Wo müsste ich die Luft zuleiten um einen Luftheber zu benutzen? Die Pumpen würden ja am Ende des Filtergrabens sitzen...

Am Wochenende war Baubeginn der Stützwand für den Filtergraben, jetzt gibts kein Zurück mehr...


----------



## berchschorsch (26. Juni 2017)

Eins hab ich noch vergessen, Abläufe kann ich noch nicht planen, hier sind Felsbänke, für unser Haus wurde beim Bau gesprengt... Wir wissen also noch nicht was und am Ende erwartet wenn der Bagger kommt um den Teich auszuheben, der Hydraulikhammer ist auf alle Fälle dabei...

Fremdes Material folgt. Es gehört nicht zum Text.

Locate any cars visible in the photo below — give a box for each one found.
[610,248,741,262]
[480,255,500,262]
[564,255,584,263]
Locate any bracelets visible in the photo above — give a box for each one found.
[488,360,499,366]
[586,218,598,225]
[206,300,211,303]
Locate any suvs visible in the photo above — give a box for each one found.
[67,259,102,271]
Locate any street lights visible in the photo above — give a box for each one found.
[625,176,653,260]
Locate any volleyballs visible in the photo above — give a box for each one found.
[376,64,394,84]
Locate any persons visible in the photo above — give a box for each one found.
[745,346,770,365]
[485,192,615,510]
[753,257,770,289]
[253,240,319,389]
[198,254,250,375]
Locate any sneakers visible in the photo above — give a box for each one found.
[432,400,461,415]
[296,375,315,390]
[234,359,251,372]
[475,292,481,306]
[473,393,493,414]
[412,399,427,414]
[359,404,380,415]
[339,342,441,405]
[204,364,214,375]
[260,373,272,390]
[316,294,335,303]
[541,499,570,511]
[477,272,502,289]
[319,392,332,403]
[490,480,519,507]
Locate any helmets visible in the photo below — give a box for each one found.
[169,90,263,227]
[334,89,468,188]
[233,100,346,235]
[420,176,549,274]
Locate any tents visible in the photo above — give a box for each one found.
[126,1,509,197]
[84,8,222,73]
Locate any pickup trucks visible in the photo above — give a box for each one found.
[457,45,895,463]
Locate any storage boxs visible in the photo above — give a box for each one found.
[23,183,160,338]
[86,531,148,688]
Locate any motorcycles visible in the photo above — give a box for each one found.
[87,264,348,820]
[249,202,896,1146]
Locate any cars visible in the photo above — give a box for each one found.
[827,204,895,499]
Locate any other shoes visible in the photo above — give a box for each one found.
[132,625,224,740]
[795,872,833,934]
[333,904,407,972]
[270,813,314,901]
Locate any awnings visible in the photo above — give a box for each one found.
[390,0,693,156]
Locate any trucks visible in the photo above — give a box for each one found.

Als der Bagger letzte Woche die Löcher für die Pfosten der Stützwand gebohrt hat gingen dabei zwei Bohrer kaputt an einer Felsbank...

Teichbau wie ein Überraschungsei...


----------



## berchschorsch (26. Juni 2017)

Hier ein Bild vom bisherigen Bau...


----------



## Teichfreund77 (26. Juni 2017)

Das wird also ein etwas größeres Projekt 
Da bin ich mal gespannt wie es weiter geht.


----------



## berchschorsch (30. Juni 2017)

Heute war der Bagger da um Filtergraben und Filter auszubuddeln... Die Felsen waren bisher kein großes Problem, ich hoffe das bleibt so...

     

Auf dem ersten Bild sieht man den Platz für den Filter, dazu brauche ich dringend eure Hilfe...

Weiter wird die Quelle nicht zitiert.